ISLAMABAD: Prime Minister Yousuf Raza Gilani appointed a new director-general of the country's powerful spy agency on Friday, according to a statement from the prime minister's office.
“The prime minister has appointed Lieutenant-General Zahirul Islam as the new DG-ISI,” it said, referring to the Directorate of Inter-Services Intelligence (ISI).
Islam, the Karachi Corps commander, takes over from Lieutenant-General Ahmad Shuja Pasha, who was appointed in 2008 and is retiring on March 18.
The appointment of Islam puts to rest rumours regarding whether Pasha’s tenure would be extended.
Opposition Leader in the National Assembly Chaudhry Nisar Ali Khan also showed his concern about the extension of the DG ISI. “PM has no authority to extend Pasha’s tenure,” he said on Thursday.
Pasha's departure is likely to come as a relief to the American intelligence community which had a working, if frosty, relationship with him.

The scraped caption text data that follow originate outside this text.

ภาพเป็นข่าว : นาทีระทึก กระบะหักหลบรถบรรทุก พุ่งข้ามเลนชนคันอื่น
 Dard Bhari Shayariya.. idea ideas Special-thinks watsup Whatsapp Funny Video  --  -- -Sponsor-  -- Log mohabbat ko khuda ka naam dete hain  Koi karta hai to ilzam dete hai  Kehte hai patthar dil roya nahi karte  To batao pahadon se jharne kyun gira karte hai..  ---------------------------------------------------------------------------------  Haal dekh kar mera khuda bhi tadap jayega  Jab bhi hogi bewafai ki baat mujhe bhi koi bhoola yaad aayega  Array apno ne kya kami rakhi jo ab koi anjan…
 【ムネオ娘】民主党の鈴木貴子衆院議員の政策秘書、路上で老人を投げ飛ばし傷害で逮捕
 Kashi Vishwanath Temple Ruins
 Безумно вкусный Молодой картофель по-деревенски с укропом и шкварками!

That relationship became more difficult after US special forces found and killed al Qaeda leader Osama bin Laden in a town about a two-hour drive from the ISI's Islamabad headquarters in May last year.
Bin Laden's presence in Pakistan, by some accounts for up to five years, raised suspicions in Washington that Pakistan's main spy agency had been doing business with, or sheltering, America's number one enemy.